Two French charities that have rescued thousands of migrants from the Mediterranean said Friday they could not continue their sea-based mission because of a disagreement related to the coronavirus.
Doctors Without Borders (MSF) and SOS Mediterranee, which have been rescuing migrants for four years most recently on the Ocean Viking ship, could not agree on how to handle the closure of Europe's ports and borders as a result of the pandemic.
MSF ended the partnership as it wanted to continue regardless of guarantees of safe entry from European governments, whereas SOS Mediterranee said it would be too dangerous.
More than 100,000 migrants tried to cross the Mediterranean last year with more than 1,200 dying in the attempt, according to the UN's International Organization for Migration.
Many disembark from ports in war-torn Libya and head for Italy, whose government caused outrage among NGOs last week by closing its ports to restrict the spread of coronavirus.
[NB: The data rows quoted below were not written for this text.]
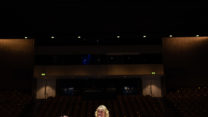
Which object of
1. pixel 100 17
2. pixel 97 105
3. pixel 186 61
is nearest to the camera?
pixel 100 17

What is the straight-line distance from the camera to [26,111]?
33.6 feet

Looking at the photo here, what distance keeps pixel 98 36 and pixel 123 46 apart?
3.17 metres

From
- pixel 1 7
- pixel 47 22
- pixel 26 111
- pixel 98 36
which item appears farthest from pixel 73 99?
pixel 1 7

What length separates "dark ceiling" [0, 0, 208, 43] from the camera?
6.90 metres

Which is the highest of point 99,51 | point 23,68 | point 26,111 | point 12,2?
point 12,2

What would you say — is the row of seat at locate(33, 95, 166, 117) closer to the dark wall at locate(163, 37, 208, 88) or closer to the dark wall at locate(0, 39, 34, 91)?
the dark wall at locate(0, 39, 34, 91)

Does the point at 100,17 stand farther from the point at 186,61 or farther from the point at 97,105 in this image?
the point at 186,61

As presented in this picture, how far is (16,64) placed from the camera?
35.8 ft

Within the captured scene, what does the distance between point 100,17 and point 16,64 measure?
523 cm

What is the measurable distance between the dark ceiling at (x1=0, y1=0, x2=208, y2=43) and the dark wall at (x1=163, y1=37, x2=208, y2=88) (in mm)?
1075

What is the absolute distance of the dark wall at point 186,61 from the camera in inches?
440

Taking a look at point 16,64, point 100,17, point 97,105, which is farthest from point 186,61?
point 16,64

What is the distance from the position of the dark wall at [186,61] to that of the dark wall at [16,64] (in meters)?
6.62

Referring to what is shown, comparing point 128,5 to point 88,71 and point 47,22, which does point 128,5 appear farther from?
point 88,71
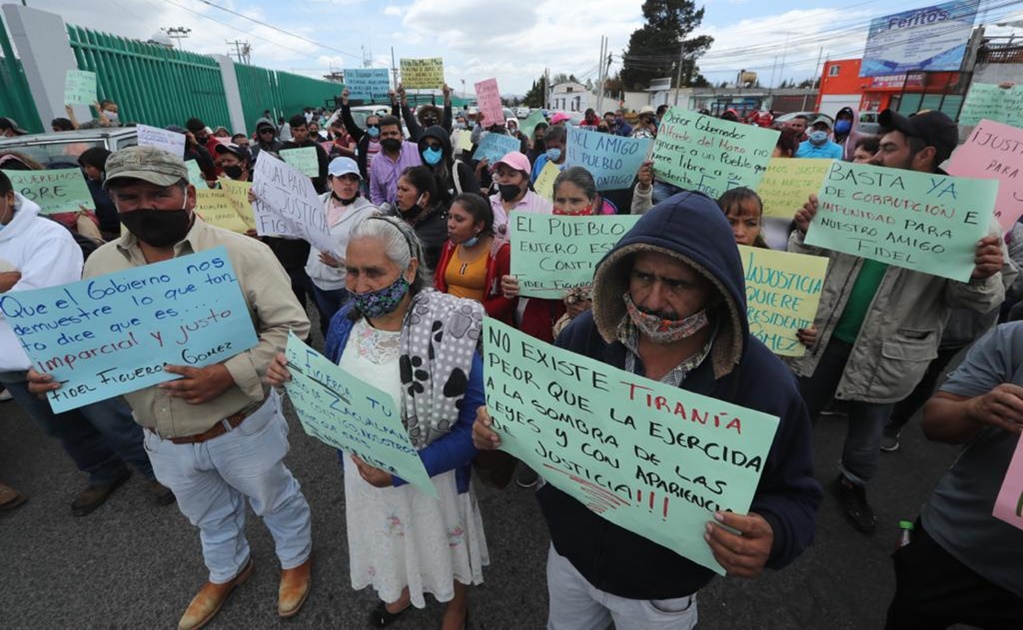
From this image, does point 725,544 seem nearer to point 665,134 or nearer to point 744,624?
point 744,624

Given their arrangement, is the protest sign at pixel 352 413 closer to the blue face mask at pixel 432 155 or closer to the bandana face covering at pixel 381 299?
the bandana face covering at pixel 381 299

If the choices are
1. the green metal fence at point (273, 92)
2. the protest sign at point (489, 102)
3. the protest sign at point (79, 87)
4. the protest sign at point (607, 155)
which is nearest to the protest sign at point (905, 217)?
the protest sign at point (607, 155)

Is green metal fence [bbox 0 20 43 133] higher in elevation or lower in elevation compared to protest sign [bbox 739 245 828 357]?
higher

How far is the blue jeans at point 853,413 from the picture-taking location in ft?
9.28

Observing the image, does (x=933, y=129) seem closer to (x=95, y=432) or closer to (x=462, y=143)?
(x=95, y=432)

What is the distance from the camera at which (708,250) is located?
1.15 m

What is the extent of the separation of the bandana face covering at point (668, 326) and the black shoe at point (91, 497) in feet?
12.9

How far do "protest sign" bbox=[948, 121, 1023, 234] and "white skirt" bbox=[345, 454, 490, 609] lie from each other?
133 inches

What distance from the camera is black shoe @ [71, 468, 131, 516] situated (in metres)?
3.22

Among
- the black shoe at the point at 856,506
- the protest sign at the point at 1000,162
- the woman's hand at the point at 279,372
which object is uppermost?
the protest sign at the point at 1000,162

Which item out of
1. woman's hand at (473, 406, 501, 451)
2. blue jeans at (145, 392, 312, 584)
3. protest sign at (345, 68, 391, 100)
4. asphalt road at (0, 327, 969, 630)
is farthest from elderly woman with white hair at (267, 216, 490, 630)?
protest sign at (345, 68, 391, 100)

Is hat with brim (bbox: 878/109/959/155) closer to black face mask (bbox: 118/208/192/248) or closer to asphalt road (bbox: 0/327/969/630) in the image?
asphalt road (bbox: 0/327/969/630)

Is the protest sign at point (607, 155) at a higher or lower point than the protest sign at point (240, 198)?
higher

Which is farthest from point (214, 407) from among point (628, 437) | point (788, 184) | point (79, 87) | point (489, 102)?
point (489, 102)
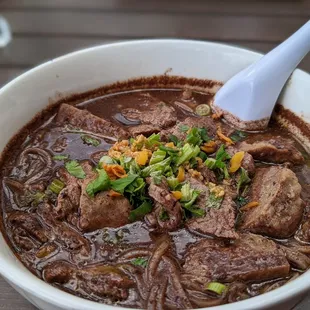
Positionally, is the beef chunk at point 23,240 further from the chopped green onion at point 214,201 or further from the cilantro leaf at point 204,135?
the cilantro leaf at point 204,135

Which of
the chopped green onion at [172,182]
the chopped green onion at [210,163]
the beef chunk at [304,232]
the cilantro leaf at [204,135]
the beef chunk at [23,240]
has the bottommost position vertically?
the beef chunk at [23,240]

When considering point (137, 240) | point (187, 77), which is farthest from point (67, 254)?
point (187, 77)

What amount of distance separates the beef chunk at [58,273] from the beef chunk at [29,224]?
163 mm

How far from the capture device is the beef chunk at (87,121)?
2613 millimetres

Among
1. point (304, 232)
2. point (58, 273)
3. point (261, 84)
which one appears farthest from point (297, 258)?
point (261, 84)

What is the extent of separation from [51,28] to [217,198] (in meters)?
2.35

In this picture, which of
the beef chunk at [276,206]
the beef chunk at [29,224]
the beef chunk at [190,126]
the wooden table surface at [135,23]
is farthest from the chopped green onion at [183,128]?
the wooden table surface at [135,23]

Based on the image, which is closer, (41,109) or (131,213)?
(131,213)

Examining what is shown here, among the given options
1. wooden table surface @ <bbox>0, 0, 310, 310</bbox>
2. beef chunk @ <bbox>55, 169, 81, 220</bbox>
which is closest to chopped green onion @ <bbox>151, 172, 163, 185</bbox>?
beef chunk @ <bbox>55, 169, 81, 220</bbox>

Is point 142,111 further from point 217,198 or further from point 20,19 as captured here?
point 20,19

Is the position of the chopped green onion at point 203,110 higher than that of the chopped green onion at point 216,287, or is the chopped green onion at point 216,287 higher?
the chopped green onion at point 203,110

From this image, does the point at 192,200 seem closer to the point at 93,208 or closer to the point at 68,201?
the point at 93,208

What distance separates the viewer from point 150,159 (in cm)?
219

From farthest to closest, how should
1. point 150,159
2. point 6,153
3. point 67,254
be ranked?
point 6,153 < point 150,159 < point 67,254
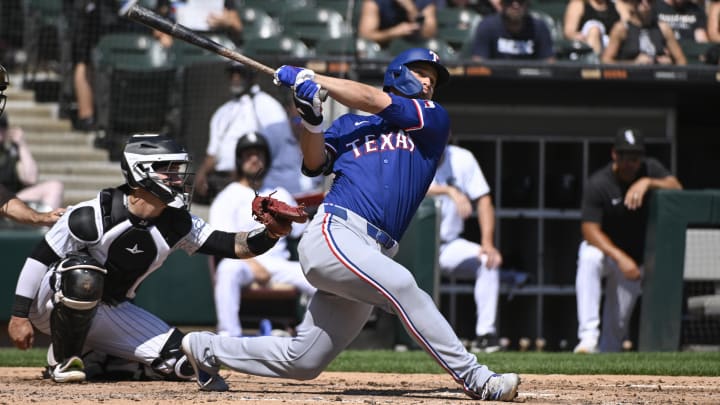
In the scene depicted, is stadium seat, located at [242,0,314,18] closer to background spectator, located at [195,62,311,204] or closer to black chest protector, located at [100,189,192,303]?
background spectator, located at [195,62,311,204]

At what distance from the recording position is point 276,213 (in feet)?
16.7

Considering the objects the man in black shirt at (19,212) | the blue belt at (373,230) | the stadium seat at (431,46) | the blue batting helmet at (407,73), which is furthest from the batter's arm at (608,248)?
the man in black shirt at (19,212)

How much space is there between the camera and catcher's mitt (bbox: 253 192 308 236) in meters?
5.05

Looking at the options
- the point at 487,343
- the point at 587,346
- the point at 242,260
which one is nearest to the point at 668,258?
the point at 587,346

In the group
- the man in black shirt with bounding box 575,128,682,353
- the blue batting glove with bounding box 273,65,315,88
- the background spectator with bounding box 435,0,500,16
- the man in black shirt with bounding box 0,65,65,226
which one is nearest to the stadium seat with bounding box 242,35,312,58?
the background spectator with bounding box 435,0,500,16

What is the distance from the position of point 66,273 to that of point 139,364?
76 centimetres

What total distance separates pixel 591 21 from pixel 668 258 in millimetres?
2532

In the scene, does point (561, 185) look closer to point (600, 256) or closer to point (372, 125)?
point (600, 256)

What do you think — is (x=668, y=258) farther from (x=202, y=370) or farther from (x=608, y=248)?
(x=202, y=370)

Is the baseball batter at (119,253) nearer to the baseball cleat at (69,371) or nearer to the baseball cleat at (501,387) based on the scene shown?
the baseball cleat at (69,371)

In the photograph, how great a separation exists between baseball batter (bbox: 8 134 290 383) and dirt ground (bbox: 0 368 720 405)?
0.17 metres

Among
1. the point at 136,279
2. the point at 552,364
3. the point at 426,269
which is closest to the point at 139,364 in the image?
the point at 136,279

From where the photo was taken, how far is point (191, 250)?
5.64 metres

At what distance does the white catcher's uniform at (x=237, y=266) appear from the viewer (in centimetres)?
805
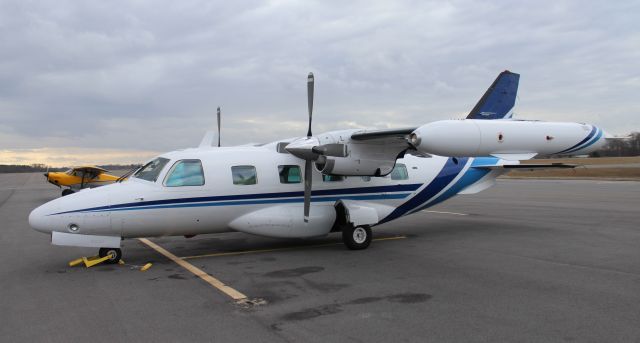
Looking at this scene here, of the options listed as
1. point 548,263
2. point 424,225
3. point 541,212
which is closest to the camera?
point 548,263

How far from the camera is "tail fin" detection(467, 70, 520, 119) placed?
1398 cm

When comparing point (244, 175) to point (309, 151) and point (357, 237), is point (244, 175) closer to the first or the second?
point (309, 151)

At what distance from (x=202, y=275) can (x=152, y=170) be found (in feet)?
9.39

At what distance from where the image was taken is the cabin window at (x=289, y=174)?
1115 cm

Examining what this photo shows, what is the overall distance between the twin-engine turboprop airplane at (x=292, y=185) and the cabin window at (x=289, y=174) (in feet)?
0.08

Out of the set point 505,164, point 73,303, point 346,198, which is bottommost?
point 73,303

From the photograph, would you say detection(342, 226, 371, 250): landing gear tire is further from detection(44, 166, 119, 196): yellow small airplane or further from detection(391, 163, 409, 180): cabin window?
detection(44, 166, 119, 196): yellow small airplane

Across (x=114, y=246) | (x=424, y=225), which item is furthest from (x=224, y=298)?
(x=424, y=225)

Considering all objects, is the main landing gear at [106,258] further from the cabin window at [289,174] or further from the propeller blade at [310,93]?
the propeller blade at [310,93]

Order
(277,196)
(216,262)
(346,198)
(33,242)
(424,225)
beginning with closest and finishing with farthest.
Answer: (216,262) < (277,196) < (346,198) < (33,242) < (424,225)

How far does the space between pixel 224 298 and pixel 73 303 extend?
2146mm

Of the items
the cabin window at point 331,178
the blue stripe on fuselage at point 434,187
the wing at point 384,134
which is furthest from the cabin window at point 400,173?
the wing at point 384,134

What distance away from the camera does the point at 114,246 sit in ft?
31.3

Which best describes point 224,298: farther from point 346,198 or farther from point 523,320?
point 346,198
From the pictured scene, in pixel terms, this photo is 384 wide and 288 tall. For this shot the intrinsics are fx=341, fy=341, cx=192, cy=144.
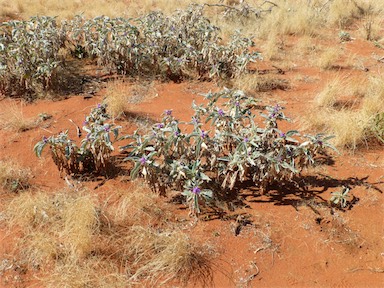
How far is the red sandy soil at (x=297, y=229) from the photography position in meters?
2.38

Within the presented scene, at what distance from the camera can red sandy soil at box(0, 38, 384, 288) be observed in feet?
7.81

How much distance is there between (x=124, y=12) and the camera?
7801 millimetres

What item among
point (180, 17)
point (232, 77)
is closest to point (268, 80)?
point (232, 77)

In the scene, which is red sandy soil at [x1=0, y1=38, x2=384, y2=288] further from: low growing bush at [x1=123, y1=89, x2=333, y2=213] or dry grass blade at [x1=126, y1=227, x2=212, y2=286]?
low growing bush at [x1=123, y1=89, x2=333, y2=213]

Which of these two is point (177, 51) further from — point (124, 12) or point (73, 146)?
point (124, 12)

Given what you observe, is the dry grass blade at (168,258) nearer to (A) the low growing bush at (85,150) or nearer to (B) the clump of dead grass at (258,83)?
(A) the low growing bush at (85,150)

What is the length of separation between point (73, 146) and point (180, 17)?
3.41m

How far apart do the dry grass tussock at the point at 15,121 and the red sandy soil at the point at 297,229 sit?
3.3 inches

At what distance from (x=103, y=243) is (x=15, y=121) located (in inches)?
81.2

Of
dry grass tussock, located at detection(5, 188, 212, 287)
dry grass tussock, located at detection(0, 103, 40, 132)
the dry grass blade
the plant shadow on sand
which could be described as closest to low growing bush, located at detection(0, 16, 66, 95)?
dry grass tussock, located at detection(0, 103, 40, 132)

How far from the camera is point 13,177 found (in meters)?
3.12

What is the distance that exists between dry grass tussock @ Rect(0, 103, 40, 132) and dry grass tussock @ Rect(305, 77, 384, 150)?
3.17 m

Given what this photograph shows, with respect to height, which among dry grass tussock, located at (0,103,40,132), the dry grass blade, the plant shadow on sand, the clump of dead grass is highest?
the clump of dead grass

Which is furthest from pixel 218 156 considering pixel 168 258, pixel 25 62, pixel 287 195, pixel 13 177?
pixel 25 62
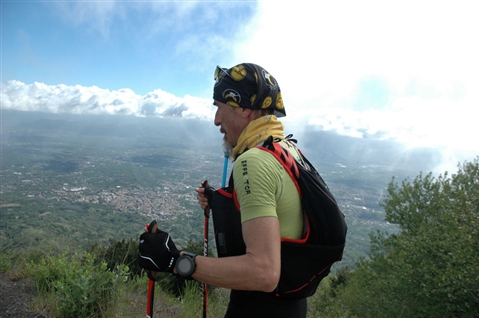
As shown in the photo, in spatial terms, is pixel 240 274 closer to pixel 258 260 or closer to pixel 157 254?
pixel 258 260

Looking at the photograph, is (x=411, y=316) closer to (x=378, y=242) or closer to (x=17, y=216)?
(x=378, y=242)

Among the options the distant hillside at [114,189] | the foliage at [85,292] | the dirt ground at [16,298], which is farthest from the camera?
the distant hillside at [114,189]

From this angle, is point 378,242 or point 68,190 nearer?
→ point 378,242

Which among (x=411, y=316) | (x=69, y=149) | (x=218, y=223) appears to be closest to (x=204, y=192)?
(x=218, y=223)

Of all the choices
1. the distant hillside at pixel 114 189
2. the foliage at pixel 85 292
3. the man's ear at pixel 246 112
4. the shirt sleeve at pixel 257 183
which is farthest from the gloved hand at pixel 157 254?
the distant hillside at pixel 114 189

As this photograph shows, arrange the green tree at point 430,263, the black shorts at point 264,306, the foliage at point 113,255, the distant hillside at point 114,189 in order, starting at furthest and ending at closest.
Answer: the distant hillside at point 114,189
the green tree at point 430,263
the foliage at point 113,255
the black shorts at point 264,306

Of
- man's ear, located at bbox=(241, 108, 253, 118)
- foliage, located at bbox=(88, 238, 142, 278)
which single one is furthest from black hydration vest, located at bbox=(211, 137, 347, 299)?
foliage, located at bbox=(88, 238, 142, 278)

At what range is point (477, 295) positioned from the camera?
736 cm

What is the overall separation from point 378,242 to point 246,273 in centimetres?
1865

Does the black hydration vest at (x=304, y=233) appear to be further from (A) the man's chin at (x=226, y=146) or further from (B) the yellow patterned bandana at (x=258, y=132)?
(A) the man's chin at (x=226, y=146)

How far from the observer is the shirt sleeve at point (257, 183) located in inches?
49.8

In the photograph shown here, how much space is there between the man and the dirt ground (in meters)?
2.72

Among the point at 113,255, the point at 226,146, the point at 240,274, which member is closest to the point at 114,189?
the point at 113,255

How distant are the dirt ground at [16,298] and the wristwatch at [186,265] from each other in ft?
8.53
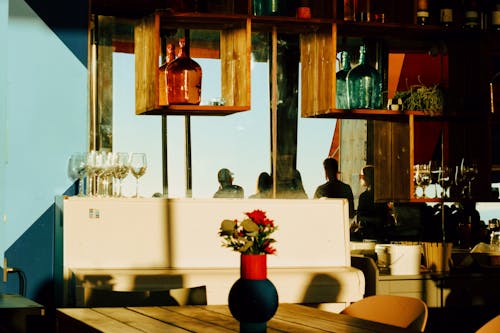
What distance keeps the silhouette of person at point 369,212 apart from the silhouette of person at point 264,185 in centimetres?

Malta has also closed its ports to migrants, citing the COVID-19 pandemic as a reason.
"Although both MSF and SOS MEDITERRANEE agree on the vital need for our lifesaving work at sea, SOS MEDITERRANEE felt further assurance from states regarding a place of safety was necessary before sailing," said MSF's Annemarie Loof in a statement.
"For MSF, the humanitarian imperative to act was immediate, with or without such assurance."
MSF said European governments had long been creating a "context of hostility and uncertainty" for NGO rescue missions but must now take responsibility for migrants making the crossing.
SOS Mediterranee's Sophie Beau told AFP she could not guarantee the safety of either the crews or the people being rescued.
"We could not take responsibility for going back to sea when all the indicators are in the red," she said.